这一步,迈进了一众兵士的眼里,众人不禁面面相觑,又惊喜异常。昨日衙门上下还在议论,看似皇恩浩荡,三年一度的“云昭令”都没忘了这边境地界,可是如今这样的战乱时局,大家都在想着保命,谁管得上什么选美的事情?一个多月了,好容易凑了两个,可眼见还是完不成每县至简三人之令,县太爷正在一筹莫展的时候,是从哪里蹦出来这么个这般俏生生的女娃子?

喜得无可不可,兵士来不及回姚伯的话,一路抓耳挠腮地向旁边风篷子里坐着打盹的师爷报喜去了。

日近正午。

因为是遴选的最后一日,按例正午时辰一到,选中的女子并随行家属就要启程,此时也不例外,林旧与姚伯夫妇乘坐的一前一后两驾木轮青盖车随着一声令下,摇摇晃晃地上路了。

前面一驾车只林旧一个人坐,后面一辆随行的便是姚伯老两口坐着,一晃一念佛,到底恍恍惚惚不知道他们这是要去向哪里,那个叫什么“云昭令”的东西究竟是个啥?而前面车里这个刚刚认识了几日的女孩子又究竟是谁?

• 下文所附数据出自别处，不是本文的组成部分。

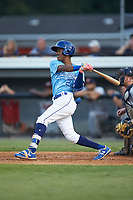 Maikel Garcia (2) of the Burlington Royals follows through on his swing against the Danville Braves at Burlington Athletic Stadium on August 9, 2019 in Burlington, North Carolina. The Royals defeated the Braves 6-0. (Brian Westerholt/Four Seam Images)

昨天,姚伯卖了七分地的青稞,姚娘倒腾出自己家米缸里最后一捧细米,掺着高粱面子蒸了糕饼,全部塞进了林旧的包袱,让她远远地逃,再不要回头。

可不过半个时辰,这个死心眼的傻丫头又回来了……

“不,不走了?孩子,你莫不是疯了?你知道要是被黄家抓去……”姚娘看着去而复返,清秀得如兰枝蕙叶一般的林旧,彻底傻了眼,连连摆手,怕她一时担心连累他们,就决定去了黄家,那可是去不得的地方,好姑娘去不得的地方。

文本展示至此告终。